*Excerpted passage*:
★ ★ ★ ★
Season 2003-04
THE BERNIE MULLIN FILE • Position: President and chief executive officer of Atlanta Spirit, which owns the Hawks, Thrashers and Philips Arena operating rights • Age: 55 • Family: Married for five years to Valerie Wilkinson, who has a marketing and public relations business; two daughters (ages 29 and 26), one son (age 24) and one stepson (age 26); two grandchildren (ages 8 and 4) • Lives: Building a house near Chastain Park • Hobbies: Golf, jogging, traveling and reading books on psychology and self-improvement
by By TIM TUCKER The Atlanta Journal-Constitution Published on: 22 May 2004
Growing up in Liverpool, England, the son of a hard-working insurance salesman who hated his job, young Bernie Mullin did not dare dream of a career as exciting as, say, running the local pro sports franchise.
★ ★ ★ ★
*Information supplied*:

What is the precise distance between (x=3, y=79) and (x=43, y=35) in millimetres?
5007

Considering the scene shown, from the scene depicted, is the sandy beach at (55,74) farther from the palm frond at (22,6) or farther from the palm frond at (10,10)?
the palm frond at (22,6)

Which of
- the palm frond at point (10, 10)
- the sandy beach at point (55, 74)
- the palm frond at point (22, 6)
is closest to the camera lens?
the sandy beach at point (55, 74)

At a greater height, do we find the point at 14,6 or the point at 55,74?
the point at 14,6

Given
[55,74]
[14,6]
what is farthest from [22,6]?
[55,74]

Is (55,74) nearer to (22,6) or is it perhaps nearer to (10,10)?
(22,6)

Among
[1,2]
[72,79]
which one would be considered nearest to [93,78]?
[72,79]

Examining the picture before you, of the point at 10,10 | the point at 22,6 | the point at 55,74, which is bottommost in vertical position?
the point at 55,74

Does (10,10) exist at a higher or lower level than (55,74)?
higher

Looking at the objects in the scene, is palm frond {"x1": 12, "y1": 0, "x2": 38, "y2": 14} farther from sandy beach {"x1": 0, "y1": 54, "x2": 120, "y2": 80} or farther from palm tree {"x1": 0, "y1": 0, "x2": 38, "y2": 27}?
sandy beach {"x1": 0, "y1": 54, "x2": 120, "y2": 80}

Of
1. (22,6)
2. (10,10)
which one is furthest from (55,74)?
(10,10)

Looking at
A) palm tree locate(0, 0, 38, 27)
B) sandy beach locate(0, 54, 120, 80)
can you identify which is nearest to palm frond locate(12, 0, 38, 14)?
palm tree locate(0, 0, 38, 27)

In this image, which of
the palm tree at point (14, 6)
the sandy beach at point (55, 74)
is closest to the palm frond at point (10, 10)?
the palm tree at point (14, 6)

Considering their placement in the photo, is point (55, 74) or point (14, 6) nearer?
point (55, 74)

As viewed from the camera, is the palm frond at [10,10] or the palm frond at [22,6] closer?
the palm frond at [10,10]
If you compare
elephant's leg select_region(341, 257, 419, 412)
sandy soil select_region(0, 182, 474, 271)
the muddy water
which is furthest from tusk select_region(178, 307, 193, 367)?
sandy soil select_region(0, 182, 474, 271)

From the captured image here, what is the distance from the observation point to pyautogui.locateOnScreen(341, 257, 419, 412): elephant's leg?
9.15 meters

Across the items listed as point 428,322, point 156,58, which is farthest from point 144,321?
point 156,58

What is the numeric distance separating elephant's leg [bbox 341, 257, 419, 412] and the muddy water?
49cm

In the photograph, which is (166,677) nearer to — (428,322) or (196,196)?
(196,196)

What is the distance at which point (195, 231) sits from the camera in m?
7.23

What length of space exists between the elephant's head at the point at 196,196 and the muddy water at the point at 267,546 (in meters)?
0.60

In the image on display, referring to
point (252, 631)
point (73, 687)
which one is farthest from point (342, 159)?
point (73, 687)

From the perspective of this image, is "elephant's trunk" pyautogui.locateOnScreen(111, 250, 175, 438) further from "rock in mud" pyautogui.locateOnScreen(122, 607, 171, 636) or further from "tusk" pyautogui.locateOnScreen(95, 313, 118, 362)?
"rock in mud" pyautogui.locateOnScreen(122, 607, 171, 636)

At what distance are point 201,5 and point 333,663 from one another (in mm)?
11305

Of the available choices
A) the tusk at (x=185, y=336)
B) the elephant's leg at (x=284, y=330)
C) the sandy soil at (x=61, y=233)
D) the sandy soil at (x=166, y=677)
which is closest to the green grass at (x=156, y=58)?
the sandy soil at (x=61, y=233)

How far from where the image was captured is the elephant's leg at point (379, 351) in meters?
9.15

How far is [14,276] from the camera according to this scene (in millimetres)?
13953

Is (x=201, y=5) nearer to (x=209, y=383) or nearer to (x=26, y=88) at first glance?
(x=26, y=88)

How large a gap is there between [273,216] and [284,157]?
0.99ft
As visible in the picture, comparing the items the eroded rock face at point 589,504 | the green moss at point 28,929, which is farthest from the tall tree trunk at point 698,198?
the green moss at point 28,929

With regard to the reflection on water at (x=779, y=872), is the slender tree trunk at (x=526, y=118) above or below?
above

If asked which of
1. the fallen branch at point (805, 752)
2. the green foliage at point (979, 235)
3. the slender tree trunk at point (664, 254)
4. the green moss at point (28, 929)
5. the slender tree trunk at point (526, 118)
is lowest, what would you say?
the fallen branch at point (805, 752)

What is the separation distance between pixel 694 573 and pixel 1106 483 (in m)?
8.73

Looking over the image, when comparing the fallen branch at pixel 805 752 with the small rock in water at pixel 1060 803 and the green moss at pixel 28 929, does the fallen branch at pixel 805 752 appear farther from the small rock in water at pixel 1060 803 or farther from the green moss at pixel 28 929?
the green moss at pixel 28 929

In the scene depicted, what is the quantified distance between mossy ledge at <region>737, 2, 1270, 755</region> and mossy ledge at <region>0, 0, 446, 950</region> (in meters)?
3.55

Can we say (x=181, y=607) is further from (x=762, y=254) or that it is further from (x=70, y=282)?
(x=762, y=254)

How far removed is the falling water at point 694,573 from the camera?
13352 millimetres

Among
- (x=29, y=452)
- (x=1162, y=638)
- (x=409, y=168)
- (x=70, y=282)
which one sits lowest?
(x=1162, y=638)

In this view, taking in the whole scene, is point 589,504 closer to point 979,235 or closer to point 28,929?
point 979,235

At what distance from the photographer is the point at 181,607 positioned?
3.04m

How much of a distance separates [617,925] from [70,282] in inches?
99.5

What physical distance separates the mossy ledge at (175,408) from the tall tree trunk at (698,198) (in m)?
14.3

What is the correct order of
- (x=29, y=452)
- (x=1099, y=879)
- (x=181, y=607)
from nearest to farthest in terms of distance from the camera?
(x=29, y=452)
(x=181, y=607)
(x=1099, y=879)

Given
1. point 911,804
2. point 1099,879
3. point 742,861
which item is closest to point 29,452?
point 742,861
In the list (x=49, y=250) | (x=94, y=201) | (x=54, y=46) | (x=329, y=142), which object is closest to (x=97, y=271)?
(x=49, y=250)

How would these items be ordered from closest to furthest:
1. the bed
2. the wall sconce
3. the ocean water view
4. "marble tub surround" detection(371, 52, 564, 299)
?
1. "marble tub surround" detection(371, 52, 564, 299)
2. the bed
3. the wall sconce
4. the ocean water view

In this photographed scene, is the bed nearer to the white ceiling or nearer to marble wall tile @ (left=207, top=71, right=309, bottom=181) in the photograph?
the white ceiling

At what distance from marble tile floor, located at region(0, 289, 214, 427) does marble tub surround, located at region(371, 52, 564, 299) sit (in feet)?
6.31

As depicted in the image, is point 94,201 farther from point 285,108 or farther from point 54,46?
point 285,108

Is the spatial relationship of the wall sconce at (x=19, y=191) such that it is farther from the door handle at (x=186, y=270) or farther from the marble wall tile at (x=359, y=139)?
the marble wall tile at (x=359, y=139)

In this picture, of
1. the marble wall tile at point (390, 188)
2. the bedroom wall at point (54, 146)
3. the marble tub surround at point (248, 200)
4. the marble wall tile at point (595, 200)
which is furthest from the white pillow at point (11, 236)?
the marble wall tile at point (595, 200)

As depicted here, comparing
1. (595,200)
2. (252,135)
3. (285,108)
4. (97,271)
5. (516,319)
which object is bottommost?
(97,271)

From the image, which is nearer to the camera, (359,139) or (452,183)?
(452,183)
★ ★ ★ ★
*Work to do*:
A: From the Bernie Mullin article, reproduce word for word the passage between "Season 2003-04" and "pro sports franchise.", inclusive.
B: Turn the entries from the line holding "From the image, which" through the last line of the entries, inclusive, into a Markdown table with the columns Row and Line, skipping blank lines.

*The answers*:
A:
Season 2003-04
THE BERNIE MULLIN FILE • Position: President and chief executive officer of Atlanta Spirit, which owns the Hawks, Thrashers and Philips Arena operating rights • Age: 55 • Family: Married for five years to Valerie Wilkinson, who has a marketing and public relations business; two daughters (ages 29 and 26), one son (age 24) and one stepson (age 26); two grandchildren (ages 8 and 4) • Lives: Building a house near Chastain Park • Hobbies: Golf, jogging, traveling and reading books on psychology and self-improvement
by By TIM TUCKER The Atlanta Journal-Constitution Published on: 22 May 2004
Growing up in Liverpool, England, the son of a hard-working insurance salesman who hated his job, young Bernie Mullin did not dare dream of a career as exciting as, say, running the local pro sports franchise.

B:
| Row | Line |
|---|---|
| 1 | From the image, which is nearer to the camera, (359,139) or (452,183)? |
| 2 | (452,183) |